Getting the Skinny on High Protein Diets

by Martha McKittrick, RD, CDE

Take a walk through your local bookstore and you will be bombarded with high-protein diets. Bacon and eggs for breakfast. Fried chicken for dinner. Eat all the cheese and steak you want.

Most of these diets allow unlimited quantities of fat and protein, but do not allow carrots or potatoes. In addition to promoting weight loss, such diets claim that they will improve your health by lowering cholesterol, blood pressure, and risk for diabetes. Sound too good to be true? It is!

High-protein diets are the rage now, having made a comeback from their heyday in the 1960s and 70s. The diet pendulum seems to swing from low-fat, high-carbohydrate to high-protein, low-carbohydrate. Low-fat, high-carbohydrate diets were popular until many people realized that they were gaining, not losing weight. But the real reason for the weight gain was that, in our obsession with avoiding fat, we overloaded our diets with fat-free foods, often in over sized portions and, although low in fat, they were still full of calories from other sources. As a result, a backlash against carbohydrates has occurred and the pendulum has swung back to high-protein diets. What are these diets all about? Do they actually promote weight loss? Are they safe?

All About High-Protein Diets

The major claim behind most high-protein diets is that insulin (a hormone that regulates blood sugar), not calories, makes you fat. The argument is that carbohydrate-containing foods turn to sugar and drive up insulin levels, and these high insulin levels promote fat storage, increase hunger, and cause diseases such as high blood pressure and heart disease. The rationale behind high-protein diets is that eating minimal amounts of carbohydrates will prevent higher insulin levels.

Insulin resistance

In reality, insulin is a hormone that is needed for the transfer of sugar out of the blood and into the cells, where it is used for energy. Insulin also transfers fat and protein out of the blood and into the cells. The majority of people do not secrete excess insulin in response to eating a moderate sized portion of carbohydrates. However, it is true that about 25 percent of the population is insulin-resistant. In insulin-resistant individuals, cells are not very sensitive to the effects of insulin, and therefore, these people produce excess insulin. Genetics and environmental factors such as obesity, physical inactivity, and aging, play a role in insulin resistance.

In addition to losing weight and exercising, people with insulin resistance may benefit from decreasing their intake of refined carbohydrates or carbohydrates with a high glycemic index -- that is, foods that contain a high level of glucose. (For example, white bread has a higher glycemic index than 7-grain bread). Foods with a high glycemic index turn to sugar more quickly than foods with a lower glycemic intake, and this, in turn, causes a greater secretion of insulin. You can also lower the glycemic index of a carbohydrate-containing food by adding protein and/or fat.
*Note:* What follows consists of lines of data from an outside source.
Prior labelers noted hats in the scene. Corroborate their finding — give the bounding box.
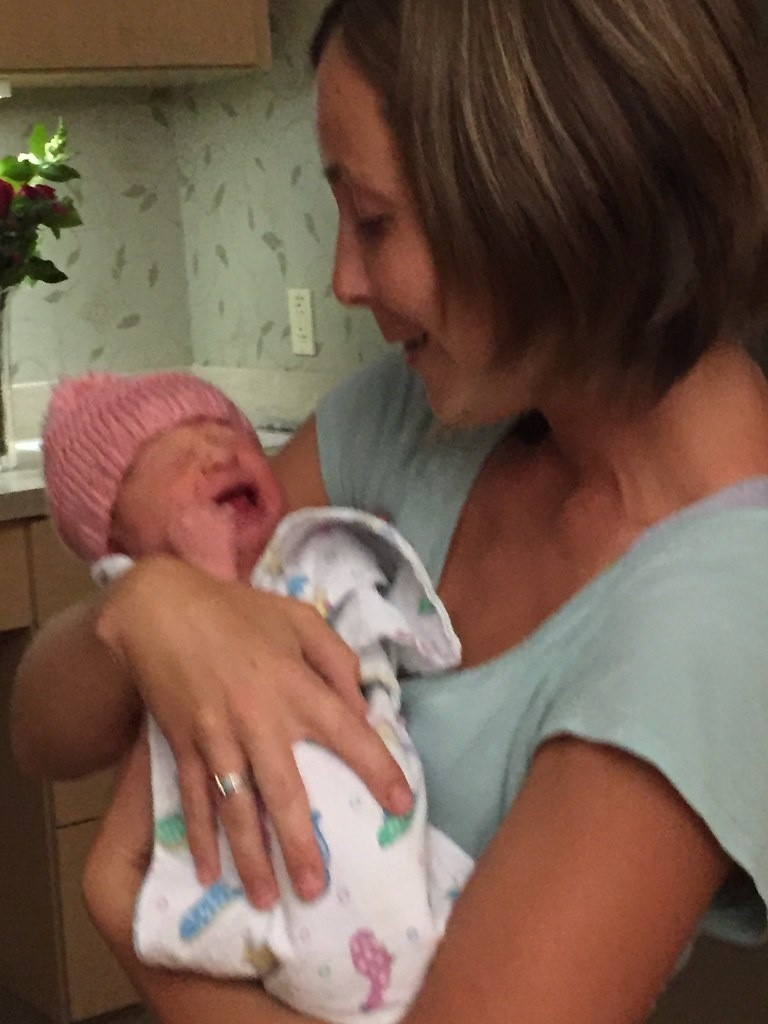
[39,370,269,564]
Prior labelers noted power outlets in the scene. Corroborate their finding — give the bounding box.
[287,289,317,358]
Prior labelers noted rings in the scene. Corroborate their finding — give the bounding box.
[209,771,252,802]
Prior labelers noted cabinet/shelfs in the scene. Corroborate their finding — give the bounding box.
[0,441,310,1023]
[1,1,274,93]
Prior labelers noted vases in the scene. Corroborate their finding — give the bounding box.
[0,284,22,470]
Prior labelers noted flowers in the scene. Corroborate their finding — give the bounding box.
[0,111,84,308]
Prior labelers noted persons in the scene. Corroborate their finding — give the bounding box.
[43,372,474,1024]
[10,0,768,1024]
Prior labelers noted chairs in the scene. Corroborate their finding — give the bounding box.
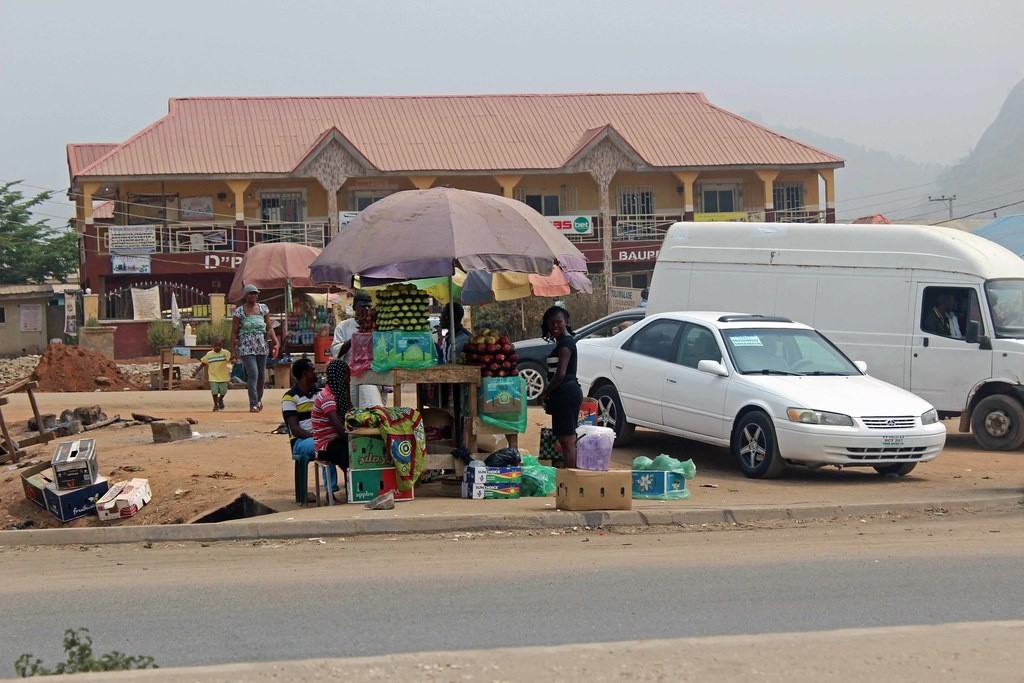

But keep in mind that the majority of people do not have insulin resistance and will not secrete excess insulin in response to eating carbohydrates. So insulin is not the culprit in obesity or fat storage. Think about it. If a high-carbohydrate diet makes you fat, why are the Japanese, who eat the bulk of their calories in the form of rice and grains, not overweight?

Do High-Protein Diets Promote Weight Loss?

High-protein diets do promote weight loss. The weight loss, however, is often temporary. There are two major explanations for the loss:

  • High-protein diets cause dehydration, which will show up as weight loss -- usually immediate and often dramatic -- on the scale. A quick lesson in physiology will explain how this happens. Carbohydrates are the major energy source for our bodies. We store carbohydrates in the form of glycogen. Each glycogen molecule is bound to three molecules of water. As you reduce the intake of carbohydrates in your diet, your body starts using up glycogen stores for energy and, in the process, it releases the water that was bound to the glycogen.